Just wondering if you have all seen this conference:

http://www.adoptionuk.org.uk/information/309533/AnnualConference2013/

I purchased my ticket yesterday it cost £90 a little expensive but so worth it to hear Dan Hughes speak.
I hope to walk away with lots of new knowledge and understanding.
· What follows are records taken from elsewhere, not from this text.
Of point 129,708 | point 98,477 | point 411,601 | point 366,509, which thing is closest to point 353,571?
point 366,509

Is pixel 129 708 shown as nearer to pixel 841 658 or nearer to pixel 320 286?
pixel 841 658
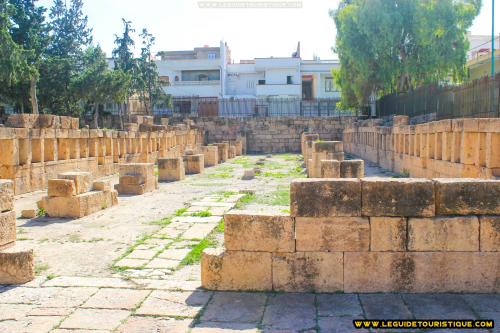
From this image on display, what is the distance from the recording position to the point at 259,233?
217 inches

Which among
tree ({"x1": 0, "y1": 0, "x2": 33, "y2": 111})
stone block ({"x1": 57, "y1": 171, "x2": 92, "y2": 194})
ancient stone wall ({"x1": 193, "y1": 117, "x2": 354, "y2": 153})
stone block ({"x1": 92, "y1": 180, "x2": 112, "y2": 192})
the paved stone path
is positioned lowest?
the paved stone path

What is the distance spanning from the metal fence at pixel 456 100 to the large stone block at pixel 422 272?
346 inches

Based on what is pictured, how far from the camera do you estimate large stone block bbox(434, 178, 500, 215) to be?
5.29 metres

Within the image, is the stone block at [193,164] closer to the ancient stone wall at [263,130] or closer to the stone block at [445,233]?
the stone block at [445,233]

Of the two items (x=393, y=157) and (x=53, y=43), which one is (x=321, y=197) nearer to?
(x=393, y=157)

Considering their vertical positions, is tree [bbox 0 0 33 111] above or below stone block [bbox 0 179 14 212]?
above

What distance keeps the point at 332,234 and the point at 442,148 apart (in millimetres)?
8224

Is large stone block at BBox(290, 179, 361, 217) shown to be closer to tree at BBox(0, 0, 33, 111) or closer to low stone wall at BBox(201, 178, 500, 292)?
low stone wall at BBox(201, 178, 500, 292)

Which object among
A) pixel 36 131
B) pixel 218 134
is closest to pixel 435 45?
pixel 218 134

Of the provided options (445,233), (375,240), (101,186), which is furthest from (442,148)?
(101,186)

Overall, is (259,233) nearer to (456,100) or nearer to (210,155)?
(456,100)

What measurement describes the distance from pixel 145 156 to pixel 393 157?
452 inches

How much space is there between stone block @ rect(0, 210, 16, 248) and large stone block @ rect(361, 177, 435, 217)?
176 inches

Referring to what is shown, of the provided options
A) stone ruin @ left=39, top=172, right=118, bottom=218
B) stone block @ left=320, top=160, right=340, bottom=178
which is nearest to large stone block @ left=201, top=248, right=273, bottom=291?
stone ruin @ left=39, top=172, right=118, bottom=218
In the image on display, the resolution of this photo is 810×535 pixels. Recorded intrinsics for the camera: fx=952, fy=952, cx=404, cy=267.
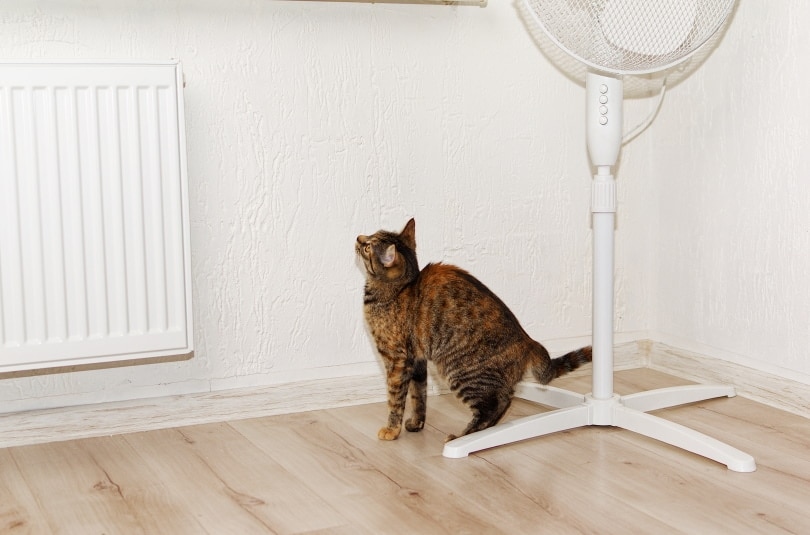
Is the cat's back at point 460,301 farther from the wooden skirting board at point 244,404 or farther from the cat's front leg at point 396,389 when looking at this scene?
the wooden skirting board at point 244,404

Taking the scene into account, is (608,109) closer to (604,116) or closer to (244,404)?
(604,116)

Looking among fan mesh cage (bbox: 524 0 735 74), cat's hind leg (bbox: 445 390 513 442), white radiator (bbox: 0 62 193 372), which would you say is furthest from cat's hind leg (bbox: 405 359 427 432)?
fan mesh cage (bbox: 524 0 735 74)

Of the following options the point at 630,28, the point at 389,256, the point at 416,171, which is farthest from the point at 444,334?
the point at 630,28

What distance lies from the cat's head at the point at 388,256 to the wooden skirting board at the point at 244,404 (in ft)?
1.33

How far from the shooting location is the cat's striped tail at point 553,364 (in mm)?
1971

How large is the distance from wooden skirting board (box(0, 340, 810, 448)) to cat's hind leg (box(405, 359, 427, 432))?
259 millimetres

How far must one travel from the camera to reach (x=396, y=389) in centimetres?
196

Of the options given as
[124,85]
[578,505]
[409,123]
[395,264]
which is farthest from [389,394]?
[124,85]

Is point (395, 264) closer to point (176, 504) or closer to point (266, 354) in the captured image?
point (266, 354)

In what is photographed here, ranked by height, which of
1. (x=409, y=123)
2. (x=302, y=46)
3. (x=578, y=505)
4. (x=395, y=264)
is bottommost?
(x=578, y=505)

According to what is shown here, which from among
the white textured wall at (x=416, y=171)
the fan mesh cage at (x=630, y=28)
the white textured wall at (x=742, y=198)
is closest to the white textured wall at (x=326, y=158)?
the white textured wall at (x=416, y=171)

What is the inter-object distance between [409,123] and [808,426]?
3.65ft

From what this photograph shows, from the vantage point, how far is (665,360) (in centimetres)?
252

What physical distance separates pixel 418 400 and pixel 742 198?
35.9 inches
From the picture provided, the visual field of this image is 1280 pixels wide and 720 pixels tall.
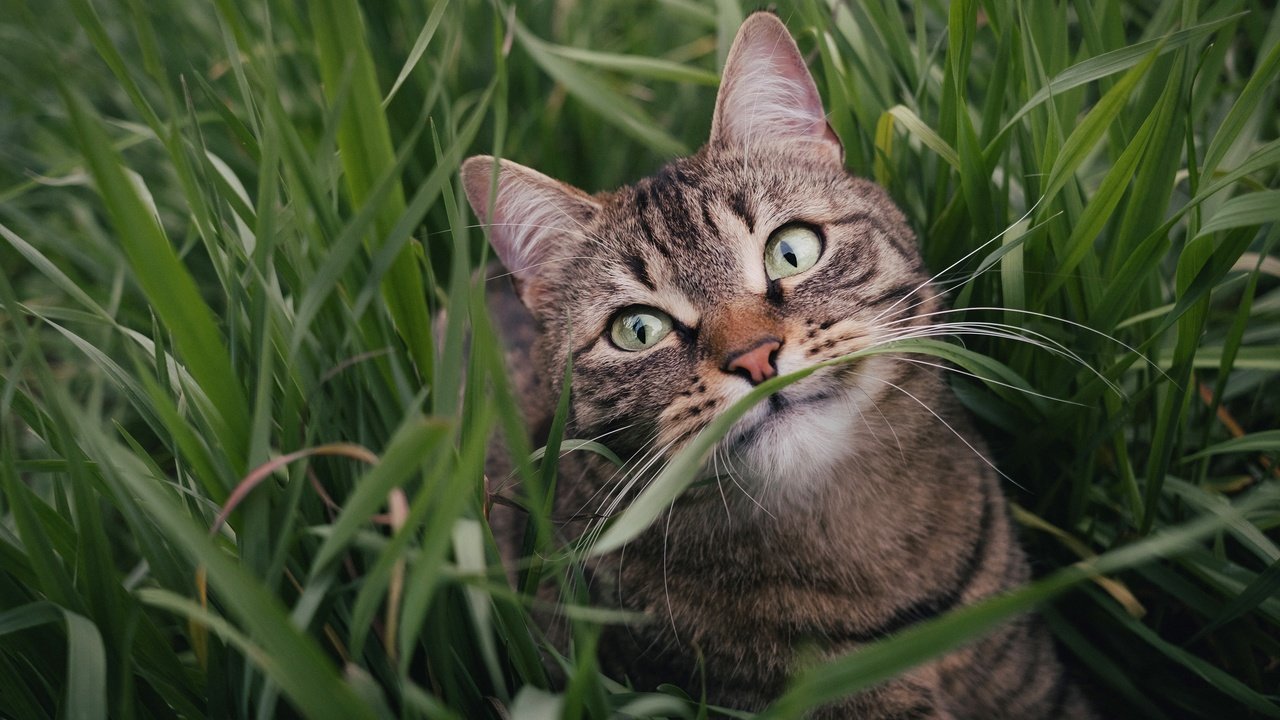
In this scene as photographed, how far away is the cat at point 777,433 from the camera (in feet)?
3.87

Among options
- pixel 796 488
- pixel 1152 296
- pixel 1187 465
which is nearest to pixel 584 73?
pixel 796 488

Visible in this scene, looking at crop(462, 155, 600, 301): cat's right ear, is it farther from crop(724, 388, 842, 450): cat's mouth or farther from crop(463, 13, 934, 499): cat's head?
crop(724, 388, 842, 450): cat's mouth

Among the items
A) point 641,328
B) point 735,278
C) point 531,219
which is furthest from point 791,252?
point 531,219

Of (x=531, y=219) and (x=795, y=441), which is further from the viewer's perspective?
(x=531, y=219)

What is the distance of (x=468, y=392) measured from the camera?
3.45ft

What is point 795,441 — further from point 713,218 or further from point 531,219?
point 531,219

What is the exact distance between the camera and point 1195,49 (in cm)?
115

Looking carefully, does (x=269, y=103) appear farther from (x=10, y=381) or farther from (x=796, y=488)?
(x=796, y=488)

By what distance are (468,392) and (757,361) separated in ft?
1.28

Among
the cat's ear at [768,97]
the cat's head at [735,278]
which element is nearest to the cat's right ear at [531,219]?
the cat's head at [735,278]

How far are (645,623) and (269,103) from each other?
920 mm

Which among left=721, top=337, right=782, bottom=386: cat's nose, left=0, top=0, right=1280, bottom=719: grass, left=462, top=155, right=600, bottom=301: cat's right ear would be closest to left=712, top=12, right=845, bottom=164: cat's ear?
left=0, top=0, right=1280, bottom=719: grass

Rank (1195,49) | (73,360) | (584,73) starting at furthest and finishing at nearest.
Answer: (73,360) < (584,73) < (1195,49)

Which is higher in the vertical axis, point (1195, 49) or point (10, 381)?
point (10, 381)
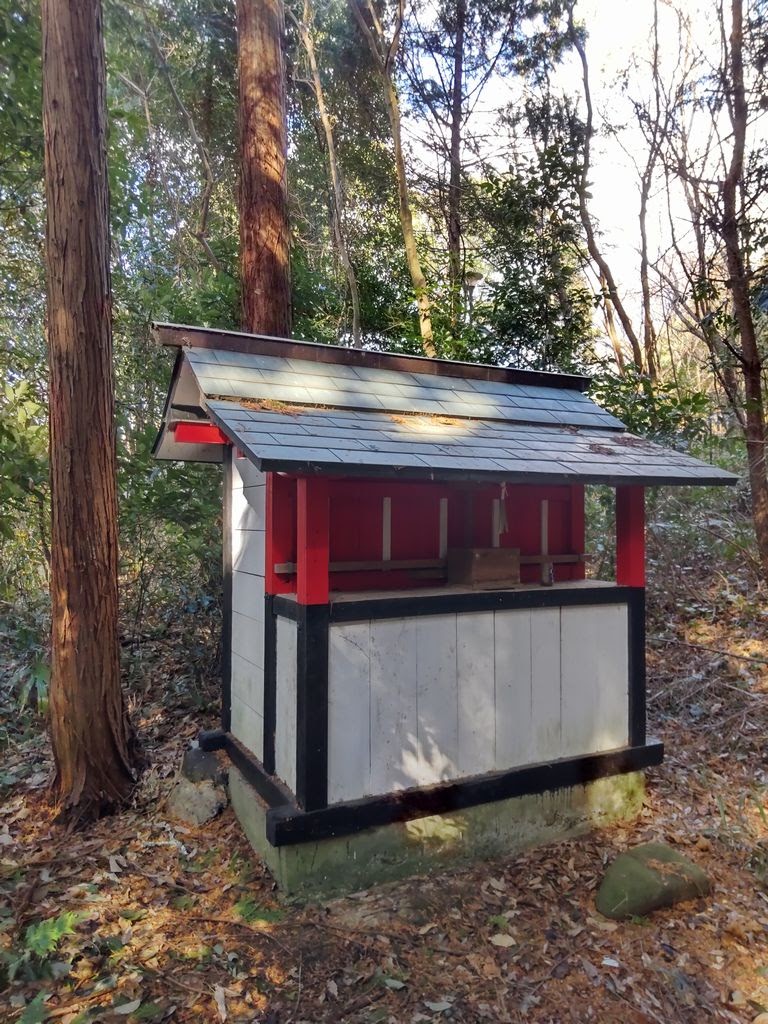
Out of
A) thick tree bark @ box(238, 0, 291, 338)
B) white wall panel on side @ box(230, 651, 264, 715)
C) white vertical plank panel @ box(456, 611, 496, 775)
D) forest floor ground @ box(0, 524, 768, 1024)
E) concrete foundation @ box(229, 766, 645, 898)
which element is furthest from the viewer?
thick tree bark @ box(238, 0, 291, 338)

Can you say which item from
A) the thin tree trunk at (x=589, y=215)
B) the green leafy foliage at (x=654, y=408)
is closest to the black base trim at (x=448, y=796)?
the green leafy foliage at (x=654, y=408)

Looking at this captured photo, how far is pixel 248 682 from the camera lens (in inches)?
157

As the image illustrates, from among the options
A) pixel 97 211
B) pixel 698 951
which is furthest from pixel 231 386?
pixel 698 951

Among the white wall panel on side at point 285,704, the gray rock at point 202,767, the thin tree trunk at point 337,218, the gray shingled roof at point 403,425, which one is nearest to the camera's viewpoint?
the gray shingled roof at point 403,425

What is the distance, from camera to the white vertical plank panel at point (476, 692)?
3428 millimetres

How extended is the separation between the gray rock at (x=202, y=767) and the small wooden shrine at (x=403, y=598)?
0.41 feet

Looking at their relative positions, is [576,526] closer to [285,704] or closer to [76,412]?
[285,704]

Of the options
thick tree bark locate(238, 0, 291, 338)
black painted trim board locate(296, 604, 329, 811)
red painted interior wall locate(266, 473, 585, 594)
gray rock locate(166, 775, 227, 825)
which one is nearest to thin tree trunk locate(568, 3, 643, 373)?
thick tree bark locate(238, 0, 291, 338)

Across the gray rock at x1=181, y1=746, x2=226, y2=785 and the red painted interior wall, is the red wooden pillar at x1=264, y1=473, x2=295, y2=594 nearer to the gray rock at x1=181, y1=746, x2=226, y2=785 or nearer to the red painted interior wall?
the red painted interior wall

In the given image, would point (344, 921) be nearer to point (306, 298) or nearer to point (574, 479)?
point (574, 479)

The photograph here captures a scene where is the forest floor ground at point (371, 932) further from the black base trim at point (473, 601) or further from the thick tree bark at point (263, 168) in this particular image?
the thick tree bark at point (263, 168)

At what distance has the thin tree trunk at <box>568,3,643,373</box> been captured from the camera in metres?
8.90

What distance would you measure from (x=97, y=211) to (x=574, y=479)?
339 cm

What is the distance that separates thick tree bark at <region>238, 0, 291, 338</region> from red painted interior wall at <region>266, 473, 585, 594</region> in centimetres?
294
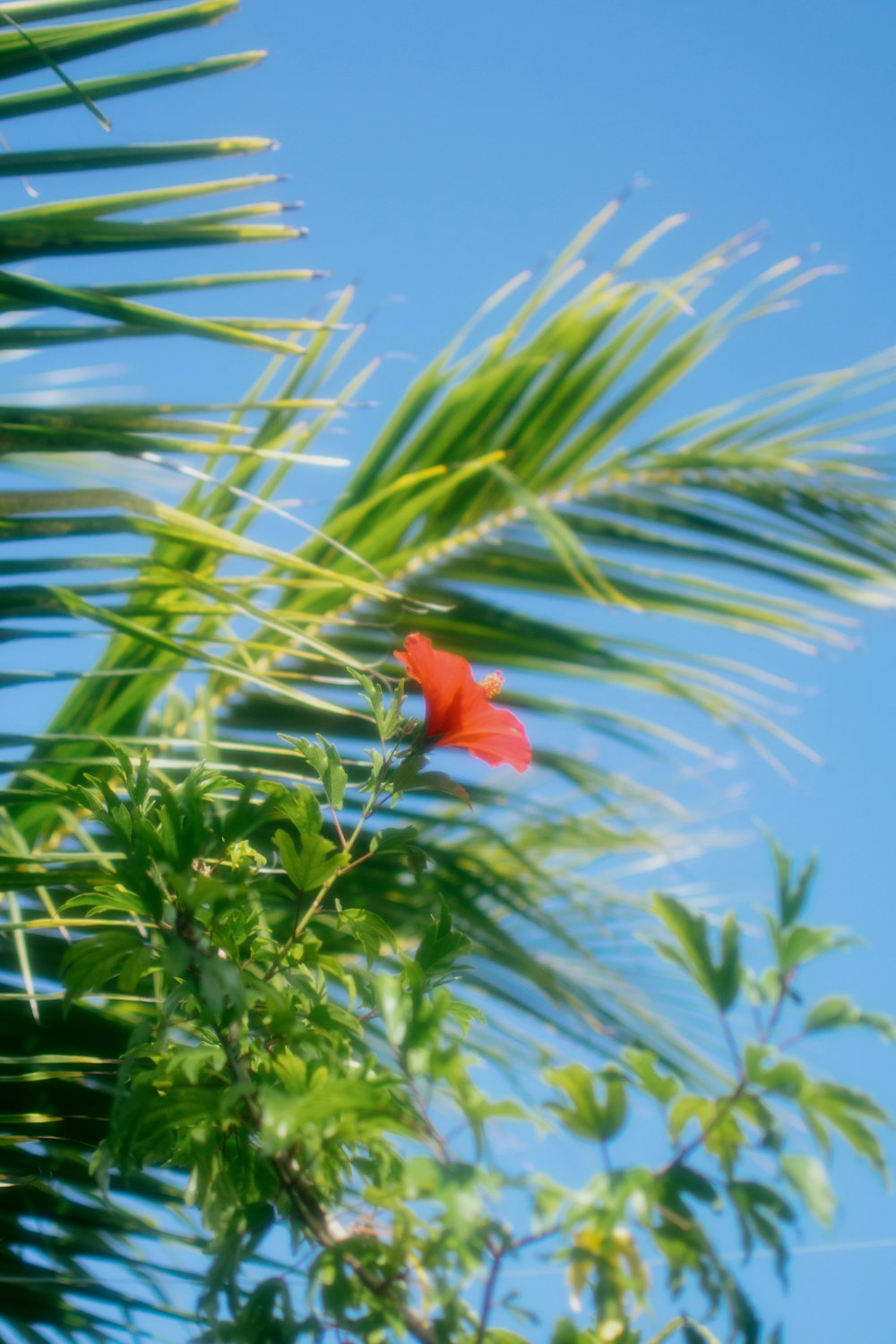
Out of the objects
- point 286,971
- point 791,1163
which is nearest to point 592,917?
point 286,971

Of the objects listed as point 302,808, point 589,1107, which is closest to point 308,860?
point 302,808

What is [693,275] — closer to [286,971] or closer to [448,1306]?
[286,971]

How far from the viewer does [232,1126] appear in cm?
43

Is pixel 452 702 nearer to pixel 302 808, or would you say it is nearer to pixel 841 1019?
pixel 302 808

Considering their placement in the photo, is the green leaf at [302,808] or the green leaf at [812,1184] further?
the green leaf at [302,808]

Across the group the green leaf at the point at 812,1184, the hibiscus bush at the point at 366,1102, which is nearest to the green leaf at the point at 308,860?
the hibiscus bush at the point at 366,1102

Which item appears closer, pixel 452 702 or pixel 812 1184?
pixel 812 1184

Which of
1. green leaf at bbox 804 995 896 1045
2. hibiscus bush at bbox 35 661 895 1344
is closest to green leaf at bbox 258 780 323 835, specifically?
hibiscus bush at bbox 35 661 895 1344

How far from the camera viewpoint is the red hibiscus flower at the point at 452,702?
1.69 ft

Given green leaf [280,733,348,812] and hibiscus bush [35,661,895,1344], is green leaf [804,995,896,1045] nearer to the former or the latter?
hibiscus bush [35,661,895,1344]

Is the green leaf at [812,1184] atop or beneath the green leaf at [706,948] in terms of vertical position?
beneath

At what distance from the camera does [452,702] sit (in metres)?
0.52

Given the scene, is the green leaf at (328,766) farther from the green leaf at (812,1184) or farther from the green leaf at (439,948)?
the green leaf at (812,1184)

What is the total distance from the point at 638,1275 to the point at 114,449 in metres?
0.55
Booked my hotel last night, all that's left is booking flight or train! Can't wait xx


----------



## GoofyGirl (Apr 1, 2013)

Thanks for posting AD. Looks very interesting. Think we ought to go now whilst we have opportunity, i.e. before LOs come home! But my DH can't make it. Wonder if I should just go alone as I'll be main carer after all. Also wonder if I'm jumping the gun as only just starting the process, but like I said it will HOPEFULLY be the last chance I get before I'm too busy with mummyhood  
Are you going alone AD?

GG


----------



## AdoptionDreams (Feb 10, 2010)

I'm going alone too, it would be £180 for 2 tickets and then flights for both of us. Far to expensive. We're just in early process too (finishing prep tomorrow) I think it will be really beneficial, especially getting to hear him present x


----------



## Lizard39 (Nov 25, 2011)

If both you and DH go its cheaper to pay the annual membership of £45 then ticket prices for members are £60 early bird or £70 after today rather than £90 & £100. Think I'm going to book for hubby and I to go.


----------



## AdoptionDreams (Feb 10, 2010)

Oh really Lizard I didn't realise that 😢😢 typical! Lol x


----------



## Lizard39 (Nov 25, 2011)

Why don't you phone them up and see if you can add membership - worth a try! We have our first HS visit tomorrow - I'll drop in conversation we are going on this....extra brownie points!


----------



## AdoptionDreams (Feb 10, 2010)

He was mentioned quite a bit today at prep so I def think its worth going if you can xx


----------



## AdoptionDreams (Feb 10, 2010)

The conference is now fully booked x


----------



## GoofyGirl (Apr 1, 2013)

I phoned yesterday and managed to get a place but they sai they were limited. Maybe someone had cancelled as I am definitely in 

Glad you posted this AD will hopefully be really useful

GG x


----------



## AdoptionDreams (Feb 10, 2010)

Not long until the conference now' I'm really excited about it. Anyone else going? x


----------



## GoofyGirl (Apr 1, 2013)

Hi AD

Yes I'm going but guess you already knew that. I'm looking forward to it too  

Thanks again for highlighting it. I wouldn't have seen it otherwise.  

Enjoy
GG xxxx


----------